Anche il podestà, vile, tenero, vergognoso in mezzo a quel lago di pianto, poggiato ad una colonna, piangeva: senza memoria, senza convinzione. E intanto – come chi desto a mezzo di un triste sogno vede, durandone l’errore, rompersi e dileguare le immagini dolorose – egli guariva dal suo interno male, si lavava, per così dire, della sua solitudine.

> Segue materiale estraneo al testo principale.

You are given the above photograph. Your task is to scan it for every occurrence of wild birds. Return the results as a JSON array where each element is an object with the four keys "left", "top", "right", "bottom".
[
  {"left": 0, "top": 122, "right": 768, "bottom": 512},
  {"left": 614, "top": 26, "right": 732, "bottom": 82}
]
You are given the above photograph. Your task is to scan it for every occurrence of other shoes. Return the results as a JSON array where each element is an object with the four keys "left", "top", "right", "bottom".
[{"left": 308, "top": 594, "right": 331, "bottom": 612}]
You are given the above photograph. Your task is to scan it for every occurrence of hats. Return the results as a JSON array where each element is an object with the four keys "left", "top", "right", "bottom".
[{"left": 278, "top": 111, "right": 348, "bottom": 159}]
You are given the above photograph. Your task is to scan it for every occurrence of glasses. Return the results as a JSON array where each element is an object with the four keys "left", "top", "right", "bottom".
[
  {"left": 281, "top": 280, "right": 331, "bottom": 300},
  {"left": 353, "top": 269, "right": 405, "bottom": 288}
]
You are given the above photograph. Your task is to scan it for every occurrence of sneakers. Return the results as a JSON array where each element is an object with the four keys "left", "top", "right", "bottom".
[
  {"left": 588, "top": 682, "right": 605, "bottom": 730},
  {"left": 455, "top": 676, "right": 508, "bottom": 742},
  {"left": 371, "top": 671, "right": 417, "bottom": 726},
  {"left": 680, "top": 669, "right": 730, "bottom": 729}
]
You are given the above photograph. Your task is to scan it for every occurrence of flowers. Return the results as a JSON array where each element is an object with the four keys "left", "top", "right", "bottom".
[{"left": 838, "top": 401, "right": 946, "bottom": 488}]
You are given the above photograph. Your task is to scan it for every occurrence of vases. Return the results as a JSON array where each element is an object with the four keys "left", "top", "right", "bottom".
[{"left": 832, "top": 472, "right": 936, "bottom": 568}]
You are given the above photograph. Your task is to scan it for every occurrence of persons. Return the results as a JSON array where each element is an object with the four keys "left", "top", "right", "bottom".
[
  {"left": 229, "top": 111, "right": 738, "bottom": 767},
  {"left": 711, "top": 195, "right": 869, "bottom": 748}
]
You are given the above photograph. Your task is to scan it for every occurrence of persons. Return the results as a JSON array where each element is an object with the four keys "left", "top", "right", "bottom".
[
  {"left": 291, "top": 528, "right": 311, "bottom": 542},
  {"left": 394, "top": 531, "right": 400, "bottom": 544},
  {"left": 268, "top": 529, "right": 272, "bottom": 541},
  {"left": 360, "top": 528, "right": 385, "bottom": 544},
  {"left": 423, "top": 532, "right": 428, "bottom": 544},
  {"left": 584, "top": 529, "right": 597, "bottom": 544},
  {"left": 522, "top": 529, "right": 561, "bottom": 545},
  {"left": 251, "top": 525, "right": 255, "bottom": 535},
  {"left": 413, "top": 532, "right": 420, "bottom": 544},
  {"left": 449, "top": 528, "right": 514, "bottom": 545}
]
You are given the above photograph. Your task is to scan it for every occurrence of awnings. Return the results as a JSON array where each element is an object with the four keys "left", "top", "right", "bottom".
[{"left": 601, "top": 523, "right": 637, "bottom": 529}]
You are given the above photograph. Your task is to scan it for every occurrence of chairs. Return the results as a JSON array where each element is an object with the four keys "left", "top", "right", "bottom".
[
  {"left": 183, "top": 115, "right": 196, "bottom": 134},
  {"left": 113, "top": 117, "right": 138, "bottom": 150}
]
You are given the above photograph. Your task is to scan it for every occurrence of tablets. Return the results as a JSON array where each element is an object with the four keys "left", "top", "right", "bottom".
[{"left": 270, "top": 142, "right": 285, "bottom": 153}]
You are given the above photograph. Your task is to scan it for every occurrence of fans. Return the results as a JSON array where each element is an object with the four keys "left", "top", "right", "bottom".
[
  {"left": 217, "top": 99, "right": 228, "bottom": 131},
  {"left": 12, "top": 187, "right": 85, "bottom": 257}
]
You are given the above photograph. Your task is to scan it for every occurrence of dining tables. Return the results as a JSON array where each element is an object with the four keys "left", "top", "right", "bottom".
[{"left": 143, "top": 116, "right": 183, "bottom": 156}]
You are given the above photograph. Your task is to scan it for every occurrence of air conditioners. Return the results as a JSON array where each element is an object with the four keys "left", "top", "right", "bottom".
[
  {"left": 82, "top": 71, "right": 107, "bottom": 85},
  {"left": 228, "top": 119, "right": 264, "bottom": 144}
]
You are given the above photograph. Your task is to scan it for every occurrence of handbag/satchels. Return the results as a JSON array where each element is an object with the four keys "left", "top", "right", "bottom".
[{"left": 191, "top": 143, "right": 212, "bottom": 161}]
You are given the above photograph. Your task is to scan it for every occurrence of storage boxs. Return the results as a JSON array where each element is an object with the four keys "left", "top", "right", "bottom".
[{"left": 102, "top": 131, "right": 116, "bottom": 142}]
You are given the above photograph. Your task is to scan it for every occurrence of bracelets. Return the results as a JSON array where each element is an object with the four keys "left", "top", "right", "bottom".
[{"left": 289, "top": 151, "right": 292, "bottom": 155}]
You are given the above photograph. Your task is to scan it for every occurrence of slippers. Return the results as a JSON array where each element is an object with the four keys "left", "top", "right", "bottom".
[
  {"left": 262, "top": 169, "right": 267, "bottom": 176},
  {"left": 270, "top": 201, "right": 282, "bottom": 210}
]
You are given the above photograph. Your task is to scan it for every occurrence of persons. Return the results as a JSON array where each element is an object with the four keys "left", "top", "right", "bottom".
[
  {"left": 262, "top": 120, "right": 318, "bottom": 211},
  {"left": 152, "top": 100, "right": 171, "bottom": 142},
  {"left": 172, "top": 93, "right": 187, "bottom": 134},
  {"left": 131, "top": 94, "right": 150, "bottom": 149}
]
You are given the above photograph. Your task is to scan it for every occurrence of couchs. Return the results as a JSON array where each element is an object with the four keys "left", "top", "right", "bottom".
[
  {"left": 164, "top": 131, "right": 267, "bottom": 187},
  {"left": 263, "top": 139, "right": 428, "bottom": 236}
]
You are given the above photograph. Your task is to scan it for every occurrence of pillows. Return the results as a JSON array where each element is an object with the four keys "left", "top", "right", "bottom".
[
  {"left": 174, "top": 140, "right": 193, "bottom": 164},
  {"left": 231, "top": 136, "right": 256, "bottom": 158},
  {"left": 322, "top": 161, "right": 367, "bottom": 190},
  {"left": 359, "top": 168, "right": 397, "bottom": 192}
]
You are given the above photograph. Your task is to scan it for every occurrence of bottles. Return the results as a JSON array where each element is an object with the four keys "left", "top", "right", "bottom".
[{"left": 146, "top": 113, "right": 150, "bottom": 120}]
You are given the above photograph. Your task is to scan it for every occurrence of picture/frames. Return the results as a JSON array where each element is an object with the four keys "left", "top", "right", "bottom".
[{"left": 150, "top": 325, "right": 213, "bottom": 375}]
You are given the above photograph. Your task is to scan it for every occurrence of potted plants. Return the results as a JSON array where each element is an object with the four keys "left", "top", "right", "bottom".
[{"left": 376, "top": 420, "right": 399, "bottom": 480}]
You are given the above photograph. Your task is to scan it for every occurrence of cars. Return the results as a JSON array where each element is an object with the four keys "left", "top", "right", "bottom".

Vide padre Anoia, con un leggero moto di sorpresa tutto quel piangere, lo scrutò incerto, lo osservò interessato e già stimandolo, – del resto non senza una buona dose di ragione – per un suo nuovo e personale successo, naturalmente gli piacque di sostenerlo e prolungarlo, mirabilmente, in questo, soccorso e quasi forzato dalla parola facile e sonora. Però disse: “sunt lacrimae rerum … e allora, fratelli e sorelle in Cristo … piangiamo … in quest’angolo perduto della Terra, da questo oscuro margine della Storia, in questa scheggia del Tempo, piangiamo: per l’amore reso e per quello negato, per i torti fatti e per quelli patiti, per il bene lontano e per il male vicino, per il bene vicino e il male lontano, fratelli e sorelle in Cristo piangiamo. Del nostro odio e del nostro amore, delle onte e delle offese, delle vendette e delle ire … fratelli, sorelle, piangiamo del nostro pianto….”
Così predicava padre Anoia…

Vincenzo Guarna

(1) Daniello Bartoli (1608-1685). Altro scrittore e predicatore gesuita. La sua opera maggiore è la ISTORIA DELLA COMPAGNIA DI GESU’ pubblicata tra il 1653 e il 1673. Interessanti anche le sue prediche, alcune raccolte in un Quaresimale che andò in gran parte perduto in un naufragio.
I frammenti della predica di Padre Anoia riportati nel soprastante testo sono alcuni, mutuati dal Segneri (il primo, quello immediatamente successivo e il suo prolungamento: “ohimè che veggo”) e altri dal Bartoli (quello che ha inizio con “siamo qui giù tutti passeggeri e tutti….” e quello che compare subito dopo: “vi sarà avvenuto etc.”)
Sono propri di Padre Anoia i restanti ossia quelli che servono da raccordo allo svolgimento del suo discorso o che prendono via via spunto dalle reazioni o condotte degli ascoltatori e fanno fronte o bordone ad esse.